■ Your instructions ■
Render every line of the items below as a JSON list of strings, one string per line, skipping blank lines. Leave out the pictures.

————————

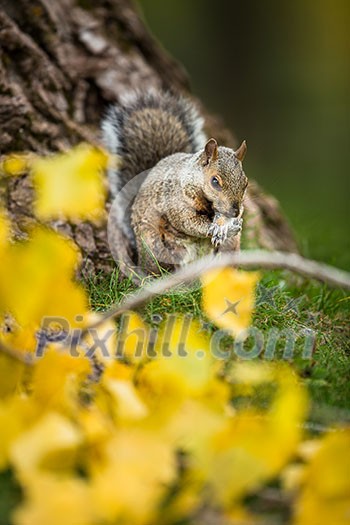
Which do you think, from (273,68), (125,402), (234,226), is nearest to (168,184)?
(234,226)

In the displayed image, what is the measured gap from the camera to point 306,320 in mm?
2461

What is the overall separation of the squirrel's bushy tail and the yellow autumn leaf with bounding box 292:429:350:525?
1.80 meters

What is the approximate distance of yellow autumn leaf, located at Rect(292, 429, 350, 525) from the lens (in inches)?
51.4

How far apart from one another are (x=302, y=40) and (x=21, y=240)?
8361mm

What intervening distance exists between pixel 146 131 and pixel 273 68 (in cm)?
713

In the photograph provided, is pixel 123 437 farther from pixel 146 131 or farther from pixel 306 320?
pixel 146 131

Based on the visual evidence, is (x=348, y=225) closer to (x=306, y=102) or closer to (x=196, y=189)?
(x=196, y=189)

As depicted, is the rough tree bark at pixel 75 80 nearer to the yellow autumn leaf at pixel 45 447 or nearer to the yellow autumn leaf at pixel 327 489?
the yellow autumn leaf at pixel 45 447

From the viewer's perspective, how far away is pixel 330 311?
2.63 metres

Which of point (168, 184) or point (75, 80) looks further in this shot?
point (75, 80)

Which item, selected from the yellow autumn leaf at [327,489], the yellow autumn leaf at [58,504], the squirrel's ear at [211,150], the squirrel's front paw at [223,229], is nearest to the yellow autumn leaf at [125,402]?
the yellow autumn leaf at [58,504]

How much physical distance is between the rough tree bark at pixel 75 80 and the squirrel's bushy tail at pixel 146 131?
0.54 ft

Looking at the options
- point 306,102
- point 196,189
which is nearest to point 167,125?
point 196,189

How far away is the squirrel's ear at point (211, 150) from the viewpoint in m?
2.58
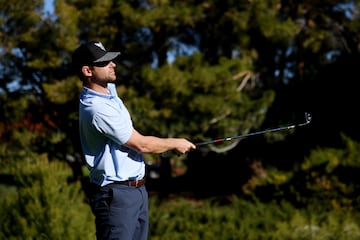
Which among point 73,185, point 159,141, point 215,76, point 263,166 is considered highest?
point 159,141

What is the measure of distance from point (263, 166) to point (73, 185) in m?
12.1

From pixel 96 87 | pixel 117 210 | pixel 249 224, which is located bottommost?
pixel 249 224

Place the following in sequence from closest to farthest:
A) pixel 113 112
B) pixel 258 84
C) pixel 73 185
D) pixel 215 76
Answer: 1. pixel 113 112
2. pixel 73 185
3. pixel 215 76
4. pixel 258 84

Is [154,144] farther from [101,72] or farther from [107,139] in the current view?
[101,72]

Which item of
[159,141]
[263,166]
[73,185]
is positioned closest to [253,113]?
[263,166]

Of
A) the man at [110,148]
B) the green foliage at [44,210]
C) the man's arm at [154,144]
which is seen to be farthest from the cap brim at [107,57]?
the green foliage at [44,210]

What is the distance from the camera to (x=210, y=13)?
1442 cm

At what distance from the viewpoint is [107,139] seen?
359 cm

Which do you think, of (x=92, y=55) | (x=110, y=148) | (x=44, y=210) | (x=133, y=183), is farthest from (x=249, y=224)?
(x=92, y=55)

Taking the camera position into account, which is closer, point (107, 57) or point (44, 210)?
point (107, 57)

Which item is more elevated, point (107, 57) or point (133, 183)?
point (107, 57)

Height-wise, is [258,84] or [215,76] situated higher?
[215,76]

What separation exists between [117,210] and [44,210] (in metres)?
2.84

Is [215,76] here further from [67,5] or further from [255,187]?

————————

■ Exercise result ■
[
  "Which do you think, from (273,68), (125,402), (234,226), is nearest to (168,184)?",
  "(234,226)",
  "In the displayed image, what is the measured gap from the camera to point 306,320 in mm?",
  "2461",
  "What is the overall separation of the squirrel's bushy tail and the yellow autumn leaf with bounding box 292:429:350:525?",
  "1.80 meters",
  "What is the approximate distance of yellow autumn leaf, located at Rect(292, 429, 350, 525) from the lens (in inches)?",
  "51.4",
  "How far apart from one another are (x=302, y=40) and (x=21, y=240)?",
  "8361mm",
  "What intervening distance exists between pixel 146 131 and pixel 273 68 (in cm)?",
  "713",
  "In the photograph provided, is pixel 123 437 farther from pixel 146 131 or farther from pixel 306 320?",
  "pixel 146 131",
  "Based on the visual evidence, is (x=348, y=225) closer to (x=306, y=102) or closer to (x=196, y=189)?",
  "(x=196, y=189)",
  "As depicted, is the rough tree bark at pixel 75 80 nearer to the yellow autumn leaf at pixel 45 447 or nearer to the yellow autumn leaf at pixel 327 489?",
  "the yellow autumn leaf at pixel 45 447",
  "From the viewer's perspective, how far away is pixel 330 311?",
  "2.63 metres",
  "Which of point (168, 184) or point (75, 80) looks further in this shot?",
  "point (75, 80)",
  "Which item, selected from the yellow autumn leaf at [327,489], the yellow autumn leaf at [58,504], the squirrel's ear at [211,150], the squirrel's front paw at [223,229], is nearest to the yellow autumn leaf at [125,402]?",
  "the yellow autumn leaf at [58,504]",
  "How much physical distance is between the rough tree bark at pixel 75 80 and the squirrel's bushy tail at pixel 146 131?",
  "0.54 ft",
  "Looking at the options",
  "- point 306,102",
  "- point 196,189",
  "which is nearest to point 167,125?",
  "point 196,189",
  "How far away is the squirrel's ear at point (211, 150) from the viewpoint in m?",
  "2.58",
  "Which among point 73,185, point 159,141, point 215,76, point 263,166 is considered highest?",
  "point 159,141",
  "What is the measure of distance from point (263, 166) to point (73, 185) in m?",
  "12.1",
  "From pixel 96 87 | pixel 117 210 | pixel 249 224, which is located bottommost?",
  "pixel 249 224",
  "Place the following in sequence from closest to farthest:",
  "A) pixel 113 112",
  "B) pixel 258 84",
  "C) pixel 73 185",
  "D) pixel 215 76",
  "Answer: 1. pixel 113 112",
  "2. pixel 73 185",
  "3. pixel 215 76",
  "4. pixel 258 84",
  "Is [154,144] farther from [101,72] or farther from [107,139] in the current view?",
  "[101,72]",
  "Which item of",
  "[159,141]",
  "[263,166]",
  "[73,185]",
  "is positioned closest to [253,113]?",
  "[263,166]",
  "Of",
  "A) the man at [110,148]",
  "B) the green foliage at [44,210]",
  "C) the man's arm at [154,144]",
  "which is seen to be farthest from the cap brim at [107,57]?",
  "the green foliage at [44,210]",
  "What is the distance from the camera to (x=210, y=13)?",
  "1442 cm",
  "At what distance from the viewpoint is [107,139] seen?",
  "359 cm",
  "Which do you think, of (x=92, y=55) | (x=110, y=148) | (x=44, y=210) | (x=133, y=183), is farthest from (x=249, y=224)?",
  "(x=92, y=55)",
  "Taking the camera position into account, which is closer, point (107, 57) or point (44, 210)?",
  "point (107, 57)",
  "Which item is more elevated, point (107, 57) or point (133, 183)?",
  "point (107, 57)",
  "Height-wise, is [258,84] or [215,76] situated higher?",
  "[215,76]",
  "What separation exists between [117,210] and [44,210] (in metres)?",
  "2.84",
  "Is [215,76] here further from [67,5] or further from [255,187]?"
]